L'anno scorso c'è stata l'occasione di rimetterci mano, la produzione è mia e di Armony, Al basso Marco 'Bronz' Caretti, al sax Francesco Cinti, aka Spike Mower, per il ritornello la voce calda di Ludovica Zanasi. Un ottimo lavoro di squadra, una band come piace a me, non il classico rapper più dj. La prima strofa l'ho scritta a casa mia, la seconda in giro per Bologna un po' di tempo fa, il ritornello è più recente. Parla di cose che vedo durante le mie passeggiate, un viaggio introspettivo su una base black da atmosfera. Prossimamente usciranno altri singoli, poi c'è l'idea di lavorare su qualcosa di inedito, spero anche di fare nuovi incontri così da mettere le basi per altri progetti e collaborazioni.
Fare rap con una band di musicisti è davvero raro in Italia.
L'idea di una dimensione coi musicisti, non è semplice, ma è quello che amo fare. Negli Stati Uniti se un rapper collabora con un artista rock o pop è normale, io ho questo approccio, più ibrido. Riproporre cose anni '90 stile Jazzmatazz? Perché no.
Quali sono le tue attuali influenze?
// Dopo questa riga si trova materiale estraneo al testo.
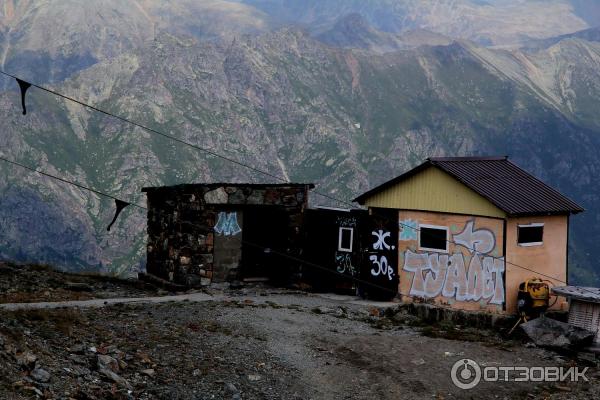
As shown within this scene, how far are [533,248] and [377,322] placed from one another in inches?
271

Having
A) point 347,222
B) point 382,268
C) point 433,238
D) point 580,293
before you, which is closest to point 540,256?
point 433,238

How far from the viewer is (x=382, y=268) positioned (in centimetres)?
2819

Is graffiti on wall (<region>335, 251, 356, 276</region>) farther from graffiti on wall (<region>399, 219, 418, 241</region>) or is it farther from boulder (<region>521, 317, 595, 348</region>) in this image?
boulder (<region>521, 317, 595, 348</region>)

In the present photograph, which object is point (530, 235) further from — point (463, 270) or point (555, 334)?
point (555, 334)

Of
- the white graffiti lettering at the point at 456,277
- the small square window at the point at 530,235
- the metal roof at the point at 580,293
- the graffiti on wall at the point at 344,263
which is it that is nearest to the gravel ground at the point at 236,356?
the metal roof at the point at 580,293

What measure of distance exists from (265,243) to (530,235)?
9.91 metres

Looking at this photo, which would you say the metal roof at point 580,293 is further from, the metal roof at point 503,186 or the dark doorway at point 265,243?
the dark doorway at point 265,243

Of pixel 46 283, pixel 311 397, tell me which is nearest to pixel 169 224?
pixel 46 283

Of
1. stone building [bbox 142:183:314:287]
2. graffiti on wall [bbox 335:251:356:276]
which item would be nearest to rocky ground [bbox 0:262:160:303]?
stone building [bbox 142:183:314:287]

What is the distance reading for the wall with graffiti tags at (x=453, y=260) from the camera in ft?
84.8

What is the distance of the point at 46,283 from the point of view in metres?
27.2

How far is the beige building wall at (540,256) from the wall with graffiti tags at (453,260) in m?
0.29

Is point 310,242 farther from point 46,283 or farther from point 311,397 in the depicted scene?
point 311,397

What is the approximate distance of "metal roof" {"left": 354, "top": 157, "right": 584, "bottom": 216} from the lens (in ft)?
84.8
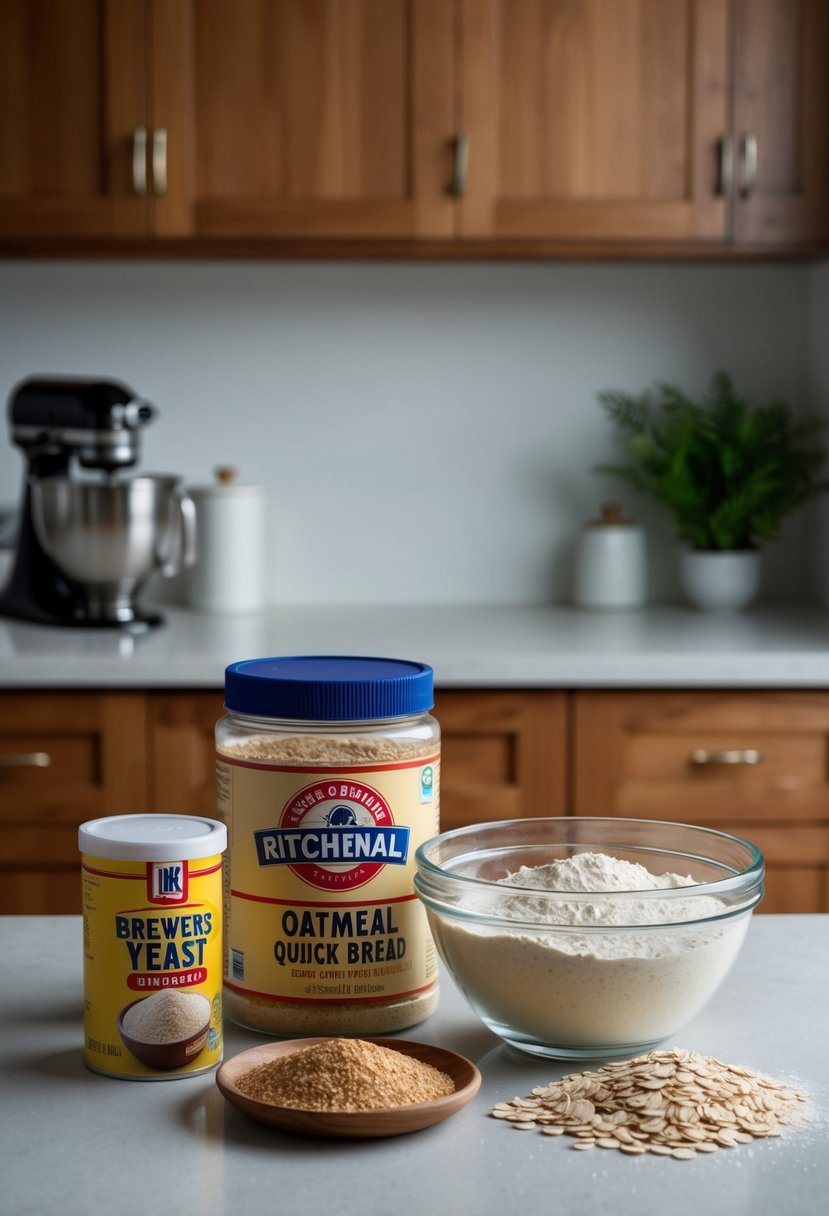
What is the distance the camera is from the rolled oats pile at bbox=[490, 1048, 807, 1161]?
0.66m

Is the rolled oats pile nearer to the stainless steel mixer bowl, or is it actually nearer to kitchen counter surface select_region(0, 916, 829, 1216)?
kitchen counter surface select_region(0, 916, 829, 1216)

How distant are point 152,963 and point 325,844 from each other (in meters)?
0.11

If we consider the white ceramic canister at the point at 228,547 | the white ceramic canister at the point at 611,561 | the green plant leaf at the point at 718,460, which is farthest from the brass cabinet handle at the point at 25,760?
the green plant leaf at the point at 718,460

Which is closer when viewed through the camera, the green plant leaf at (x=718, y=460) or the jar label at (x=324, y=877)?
the jar label at (x=324, y=877)

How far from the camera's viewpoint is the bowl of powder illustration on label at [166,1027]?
0.73 m

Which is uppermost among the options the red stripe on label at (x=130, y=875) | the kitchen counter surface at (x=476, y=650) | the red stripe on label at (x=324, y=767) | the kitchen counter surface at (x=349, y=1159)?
the red stripe on label at (x=324, y=767)

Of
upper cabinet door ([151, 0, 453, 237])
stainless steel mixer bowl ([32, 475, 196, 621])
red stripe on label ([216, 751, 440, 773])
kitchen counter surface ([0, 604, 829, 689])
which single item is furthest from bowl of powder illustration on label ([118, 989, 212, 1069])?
upper cabinet door ([151, 0, 453, 237])

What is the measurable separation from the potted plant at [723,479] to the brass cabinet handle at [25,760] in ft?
4.19

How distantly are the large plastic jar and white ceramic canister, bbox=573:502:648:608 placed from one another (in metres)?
1.96

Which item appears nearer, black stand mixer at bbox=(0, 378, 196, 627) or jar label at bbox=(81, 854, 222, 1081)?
jar label at bbox=(81, 854, 222, 1081)

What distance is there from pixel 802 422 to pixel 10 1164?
247cm

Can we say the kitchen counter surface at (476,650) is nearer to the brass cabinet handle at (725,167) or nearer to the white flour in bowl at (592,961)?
the brass cabinet handle at (725,167)

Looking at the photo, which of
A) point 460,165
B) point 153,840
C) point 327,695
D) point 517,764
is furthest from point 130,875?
point 460,165

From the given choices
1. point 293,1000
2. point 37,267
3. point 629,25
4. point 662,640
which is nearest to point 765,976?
point 293,1000
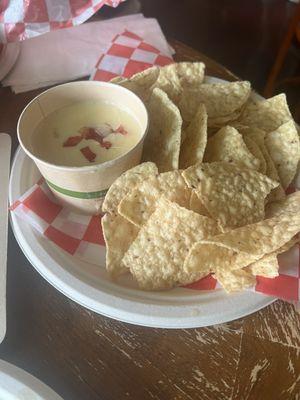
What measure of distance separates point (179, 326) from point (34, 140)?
0.49 metres

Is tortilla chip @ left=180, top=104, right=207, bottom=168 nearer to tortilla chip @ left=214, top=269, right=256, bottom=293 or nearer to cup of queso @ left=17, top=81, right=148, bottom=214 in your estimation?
cup of queso @ left=17, top=81, right=148, bottom=214

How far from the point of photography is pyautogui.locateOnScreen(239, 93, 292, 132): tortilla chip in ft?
3.47

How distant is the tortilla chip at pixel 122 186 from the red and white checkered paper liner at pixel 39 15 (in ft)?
1.72

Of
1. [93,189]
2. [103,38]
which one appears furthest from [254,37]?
[93,189]

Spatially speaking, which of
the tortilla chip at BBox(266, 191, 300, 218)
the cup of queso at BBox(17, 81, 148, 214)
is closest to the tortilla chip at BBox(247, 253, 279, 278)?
the tortilla chip at BBox(266, 191, 300, 218)

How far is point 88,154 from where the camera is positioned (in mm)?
935

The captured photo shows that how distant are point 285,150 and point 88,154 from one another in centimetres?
43

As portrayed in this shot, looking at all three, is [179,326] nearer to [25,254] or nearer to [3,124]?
[25,254]

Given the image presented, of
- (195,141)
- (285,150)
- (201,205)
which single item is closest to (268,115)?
(285,150)

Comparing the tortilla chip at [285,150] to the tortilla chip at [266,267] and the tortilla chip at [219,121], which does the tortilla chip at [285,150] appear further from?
the tortilla chip at [266,267]

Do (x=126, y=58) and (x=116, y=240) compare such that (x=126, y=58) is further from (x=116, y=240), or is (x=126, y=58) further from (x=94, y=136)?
(x=116, y=240)

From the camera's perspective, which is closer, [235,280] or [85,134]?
[235,280]

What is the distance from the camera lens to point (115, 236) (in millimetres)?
865

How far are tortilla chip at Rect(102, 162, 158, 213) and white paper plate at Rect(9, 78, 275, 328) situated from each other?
13cm
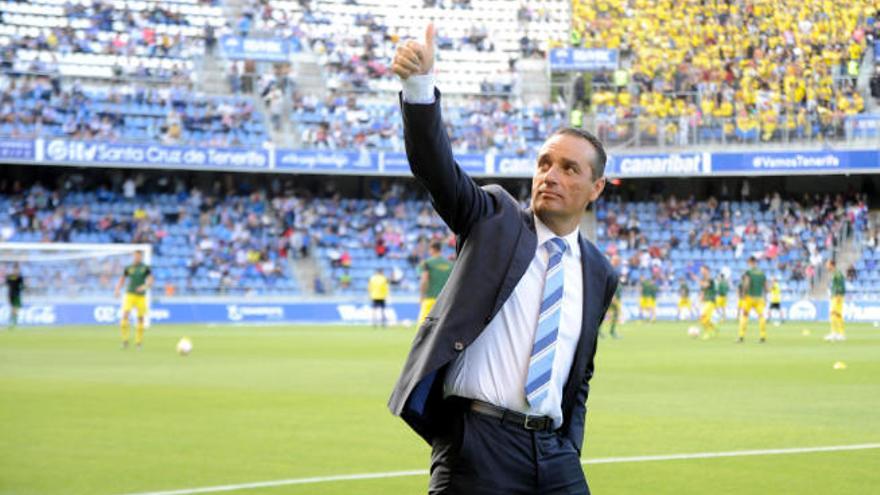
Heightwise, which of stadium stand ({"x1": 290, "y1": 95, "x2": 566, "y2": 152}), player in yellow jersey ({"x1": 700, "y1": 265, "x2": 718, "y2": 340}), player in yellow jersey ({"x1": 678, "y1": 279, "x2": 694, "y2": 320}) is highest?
stadium stand ({"x1": 290, "y1": 95, "x2": 566, "y2": 152})

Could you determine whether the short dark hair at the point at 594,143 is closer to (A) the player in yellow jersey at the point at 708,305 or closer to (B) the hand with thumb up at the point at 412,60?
(B) the hand with thumb up at the point at 412,60

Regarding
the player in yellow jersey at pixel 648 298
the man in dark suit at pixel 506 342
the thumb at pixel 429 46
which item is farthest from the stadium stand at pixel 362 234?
the thumb at pixel 429 46

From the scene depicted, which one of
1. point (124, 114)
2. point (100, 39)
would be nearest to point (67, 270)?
point (124, 114)

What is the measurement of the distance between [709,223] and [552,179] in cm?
5580

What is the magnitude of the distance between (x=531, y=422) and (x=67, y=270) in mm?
42472

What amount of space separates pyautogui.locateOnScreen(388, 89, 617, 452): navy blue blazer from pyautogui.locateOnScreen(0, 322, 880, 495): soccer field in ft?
17.9

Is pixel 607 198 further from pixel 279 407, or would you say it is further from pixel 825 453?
pixel 825 453

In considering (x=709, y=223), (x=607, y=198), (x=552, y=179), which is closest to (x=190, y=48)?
(x=607, y=198)

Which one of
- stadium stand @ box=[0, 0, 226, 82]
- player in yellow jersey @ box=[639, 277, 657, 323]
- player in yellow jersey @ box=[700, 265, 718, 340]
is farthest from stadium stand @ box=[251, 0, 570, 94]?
player in yellow jersey @ box=[700, 265, 718, 340]

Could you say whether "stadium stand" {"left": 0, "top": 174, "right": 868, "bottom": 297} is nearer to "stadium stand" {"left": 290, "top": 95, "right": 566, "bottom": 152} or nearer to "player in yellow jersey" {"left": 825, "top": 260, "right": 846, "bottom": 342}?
"stadium stand" {"left": 290, "top": 95, "right": 566, "bottom": 152}

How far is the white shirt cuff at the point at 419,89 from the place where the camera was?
4746 mm

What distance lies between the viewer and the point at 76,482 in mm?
11078

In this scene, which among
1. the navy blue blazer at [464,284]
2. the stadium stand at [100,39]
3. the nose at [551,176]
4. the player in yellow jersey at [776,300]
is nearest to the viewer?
the navy blue blazer at [464,284]

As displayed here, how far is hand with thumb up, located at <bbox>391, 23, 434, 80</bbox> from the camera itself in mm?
4715
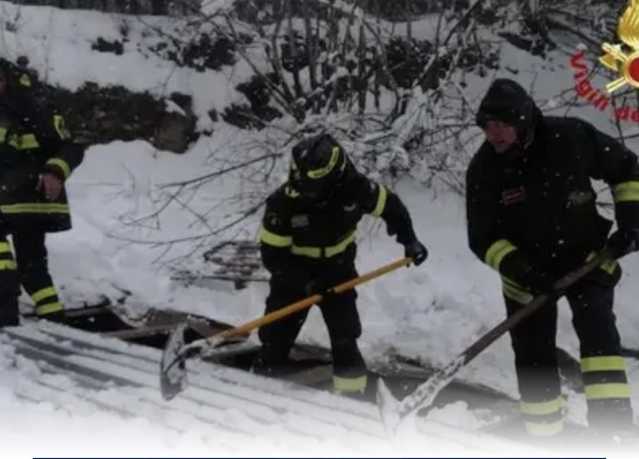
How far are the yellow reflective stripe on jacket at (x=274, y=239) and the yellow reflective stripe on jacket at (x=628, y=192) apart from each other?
163 cm

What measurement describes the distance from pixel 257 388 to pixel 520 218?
4.98ft

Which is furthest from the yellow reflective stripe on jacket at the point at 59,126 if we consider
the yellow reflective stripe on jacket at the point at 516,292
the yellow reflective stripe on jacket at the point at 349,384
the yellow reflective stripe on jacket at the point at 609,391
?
the yellow reflective stripe on jacket at the point at 609,391

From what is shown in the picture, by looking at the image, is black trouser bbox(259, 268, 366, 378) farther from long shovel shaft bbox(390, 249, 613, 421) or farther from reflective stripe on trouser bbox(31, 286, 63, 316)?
reflective stripe on trouser bbox(31, 286, 63, 316)

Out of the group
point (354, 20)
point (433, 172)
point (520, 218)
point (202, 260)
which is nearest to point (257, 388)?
point (520, 218)

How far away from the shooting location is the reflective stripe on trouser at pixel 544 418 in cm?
404

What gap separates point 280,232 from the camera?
441cm

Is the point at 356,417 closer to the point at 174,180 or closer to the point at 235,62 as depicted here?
the point at 174,180

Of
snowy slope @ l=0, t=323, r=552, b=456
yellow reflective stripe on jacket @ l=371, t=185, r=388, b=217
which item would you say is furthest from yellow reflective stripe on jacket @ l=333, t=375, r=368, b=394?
yellow reflective stripe on jacket @ l=371, t=185, r=388, b=217

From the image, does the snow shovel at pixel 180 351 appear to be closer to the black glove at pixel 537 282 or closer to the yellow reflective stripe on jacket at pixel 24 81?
the black glove at pixel 537 282

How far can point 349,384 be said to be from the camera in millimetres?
4605

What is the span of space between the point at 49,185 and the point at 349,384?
220cm

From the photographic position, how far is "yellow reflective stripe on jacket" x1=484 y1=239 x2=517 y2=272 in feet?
12.9

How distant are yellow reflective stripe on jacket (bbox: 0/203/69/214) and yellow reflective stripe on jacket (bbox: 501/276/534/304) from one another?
2.96m

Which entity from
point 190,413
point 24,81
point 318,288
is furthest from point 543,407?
point 24,81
Cosa ascolti?
Non compro dischi da un po', mi aggiorno principalmente su YouTube, ascolto molto funk, soul, jazz. Oggi di artisti innovativi ce ne sono pochissimi, le ultime cose che ho trovato interessanti sono Tom Misch & Yussef Dayes e Kokoroko, mi piace molto Anderson Paak. In Italia praticamente nulla, ultimamente solo Willie Peyote è vicino a quello che faccio io. Lui mi piace molto, anche se lo preferivo più agli inizi, quando era underground. Per i testi, mi faccio influenzare meno dai libri che leggo, agli inizi usavo anche termini più ricercati, ora voglio esprimermi in maniera universale usando il linguaggio della strada, quello più comune, che possa arrivare al 50enne come al ragazzino adolescente.
Sei un rapper 'consapevole', qual è stato il tuo approccio al rap e alla cultura hip-hop in generale?
Quando ho capito che questa 'cosa' mi apparteneva ho incominciato a studiare, ascoltare dischi, leggere libri, guardare film e documentari. Volevo conoscere tutti i gruppi americani e i pionieri della scena italiana, anche di quella modenese. Ero attratto da tutte le discipline dell'hip-hop, all'inizio giravo per Modena a fotografare i pezzi sui muri della città. Adesso chi si approccia a questa cultura non si informa sulle origini, come è nato l'hip-hop. Magari non sai nulla neanche della scena della tua città, scarichi una base, fai un pezzo e pensi di essere arrivato.
Nel 2013 hai organizzato al Comix di Nonatola una serata hip-hop entrata nella storia, raccontaci com'è nata.
Volevo rendere omaggio a tutta la scena modenese, mi aiutarono i ragazzi di Jimmy Spliff. Era il 19 luglio, per il rap io e i SP16, a ballare i Break to the Future di Sassuolo e la Legend Crew, e poi i principali writers locali, c'erano davvero tutti, suonò anche Max Bello, una serata indimenticabile che purtroppo non ha avuto seguito.
Hai una vita molto intensa, lavori, fai sport a livello professionistico e sei diventato papà da quasi tre anni, che spazio ha la musica nella tua vita?
Faccio ovviamente fatica a ritagliarmi spazi per la musica, ma è una grande passione, In ogni caso non ho mai visto la musica come lavoro, non ho mai pensato di campare con la musica, ma è una parte fondamentale della mia vita.
Parlami dei posti dove fare rap dal vivo a Modena.
I primi tempi facevo freestyle in giro, al parco Amendola ad esempio. Facevamo degli assembramenti come si dice adesso. Poi ho iniziato a suonare nei locali, facevo una o due date a settimana, Amo moltissimo le jam le battle di freestyle invece non mi interessano. Il problema principale è comunque che molti gestori non ti pagano o ti danno qualcosa solo se arriva gente. Non è accettabile, non si può suonare con un band e nessuno ti dà un euro.